» **TO BE DONE**
Rewrite every line from the one containing "From (x=242, y=131), (x=301, y=124), (x=335, y=159), which" down to the one containing "Answer: pixel 363", swapping "sequence" for "order" and leaving everything else unchanged. Give only those lines.

» **RECORDS FOR PROCESSING**
======

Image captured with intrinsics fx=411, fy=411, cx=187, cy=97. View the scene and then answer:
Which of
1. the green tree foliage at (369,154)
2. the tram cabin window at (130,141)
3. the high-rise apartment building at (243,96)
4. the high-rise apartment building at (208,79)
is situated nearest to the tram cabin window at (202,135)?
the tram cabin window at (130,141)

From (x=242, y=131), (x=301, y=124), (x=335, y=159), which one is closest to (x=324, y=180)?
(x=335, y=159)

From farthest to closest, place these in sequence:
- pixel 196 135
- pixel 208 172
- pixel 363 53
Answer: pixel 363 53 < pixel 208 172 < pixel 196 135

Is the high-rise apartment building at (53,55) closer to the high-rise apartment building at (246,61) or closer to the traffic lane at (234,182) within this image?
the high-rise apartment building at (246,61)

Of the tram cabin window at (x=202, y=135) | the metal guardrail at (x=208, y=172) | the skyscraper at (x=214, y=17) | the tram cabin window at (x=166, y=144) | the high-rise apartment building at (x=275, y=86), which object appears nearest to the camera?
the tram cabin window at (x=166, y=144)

======

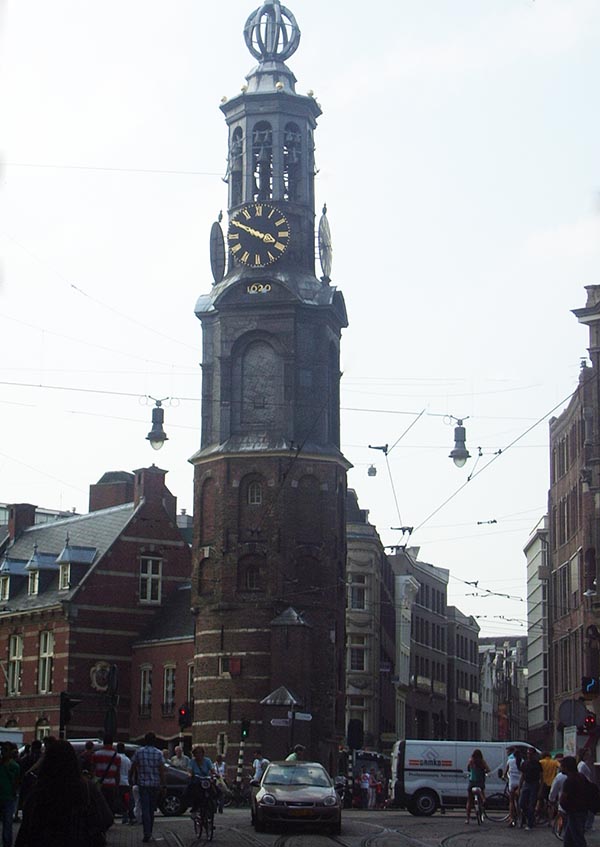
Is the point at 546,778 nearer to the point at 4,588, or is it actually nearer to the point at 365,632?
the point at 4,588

======

» **TASK OUTPUT**
From (x=242, y=131), (x=301, y=124), (x=335, y=159), which one is closest to (x=324, y=180)?
(x=335, y=159)

From farthest to closest, place these in order:
- pixel 196 135
- pixel 208 172
- pixel 363 53
Answer: pixel 363 53 < pixel 208 172 < pixel 196 135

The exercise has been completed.